SL-CAI as data generation: By running this process on many prompts and many principles, you generate a large dataset of (harmful output, revised output) pairs. Then you fine-tune the base model on the revised outputs using supervised learning.

Result: The model learns to generate safer outputs from the start.

Stage 2: RL-CAI (Reinforcement Learning Constitutional AI)

SL-CAI improved the model, but it doesn’t directly optimize for preferences. It just teaches the model what good self-corrections look like.

RL-CAI goes further using reinforcement learning (Paper 15):

  1. Generate response pairs: Ask the model to generate two different responses to the same prompt.

  2. AI judges the pair: For each principle in the constitution, ask the model: “Which response better follows Principle [i]?” or more directly, “Which response is less harmful?”

    The model reads both outputs and generates a preference: “Response B better follows Principle 4 because it declines to provide illegal information.”

  3. Collect preferences: The pair (response A, response B) + preference (B is better) becomes a training example for a reward model.

  4. Train reward model: Use these AI-generated preferences to train a Bradley-Terry reward model (like in RLHF). The reward model learns to score responses on how well they follow the constitution.

  5. Optimize with PPO: Use the reward model as a signal to fine-tune the model with PPO (Paper 15). The model learns to generate outputs that score high on the constitutional reward model.

Result: The model is optimized to follow the constitution at inference time.

Key Insight: Why AI Feedback Works

The insight is profound: An AI can consistently apply written principles. Humans cannot.

  • A human reads Principle 4 (“avoid illegal content”) and judges an output. Their judgment is influenced by mood, culture, fatigue, and personal values.
  • An AI reads Principle 4 and applies it consistently every time. If it has a bias, the bias is transparent (you can read the constitution and see if the principle is biased).
  • An AI can generate feedback in parallel for millions of outputs. A human can do 50 per day.

The constitutional approach is also transparent: anyone can read the constitution and audit whether the AI is applying it fairly. It’s not a black box of human preferences.

The Indian Analogy (Detailed)

Imagine you’re a hostel warden at an IIT dormitory. You have 500 students, and you want them to follow your rules of conduct.

Old way (RLHF): You hire 20 senior prefects and ask them to live in the hostel and monitor behavior 24/7. When a rule is broken, the prefect must make a judgment: “Is this a violation? How serious?” By 9 PM, the prefects are exhausted. They’ve made thousands of micro-judgments. Some are inconsistent. Some prefects are stricter than others. After a month, two prefects quit because they’re burned out from constant conflict. You have to hire and train replacements.

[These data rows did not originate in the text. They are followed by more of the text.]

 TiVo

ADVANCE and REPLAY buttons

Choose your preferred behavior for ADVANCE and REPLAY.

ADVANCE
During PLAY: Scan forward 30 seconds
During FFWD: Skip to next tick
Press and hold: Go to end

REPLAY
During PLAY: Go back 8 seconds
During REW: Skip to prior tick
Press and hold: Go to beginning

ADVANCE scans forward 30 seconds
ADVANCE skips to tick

New way (Constitutional AI): You post a clear Honor Code on the wall with 16 principles:

  • “Students should be respectful to each other.”
  • “Students should follow curfew.”
  • “Students should not damage hostel property.”
  • “Students should not engage in academic dishonesty.”

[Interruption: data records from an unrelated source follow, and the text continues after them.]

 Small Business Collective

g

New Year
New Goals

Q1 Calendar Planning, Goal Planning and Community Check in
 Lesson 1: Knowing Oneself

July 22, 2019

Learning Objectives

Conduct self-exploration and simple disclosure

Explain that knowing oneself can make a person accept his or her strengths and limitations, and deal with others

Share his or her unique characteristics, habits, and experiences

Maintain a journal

Every evening, you ask the senior prefect (just one person, the smartest student): “Read the honor code and the incident report. Does this violation violate Principle 3?” The prefect applies the code logically and consistently. The prefect doesn’t get burned out because they’re not making value judgments — they’re just reading the code and applying it. You can audit the prefect’s decisions by reading the code yourself.

After a month, ask the prefect: “Tell me a story about a student who violated the honor code, and then tell me how they could have acted to follow the code.” The prefect generates 1000 such stories. Use these stories to teach new prefects (and younger students) what the honor code means in practice.

That’s Constitutional AI.

Summary

  • SL-CAI: Generate self-corrected outputs using AI critique. Fine-tune on the corrections. Result: model learns to generate better outputs from scratch.
  • RL-CAI: Generate response pairs, use AI feedback to train a reward model, optimize with PPO. Result: model is optimized to follow the constitution.
  • Key advantage: No human judgment of harm. Transparent, scalable, consistent.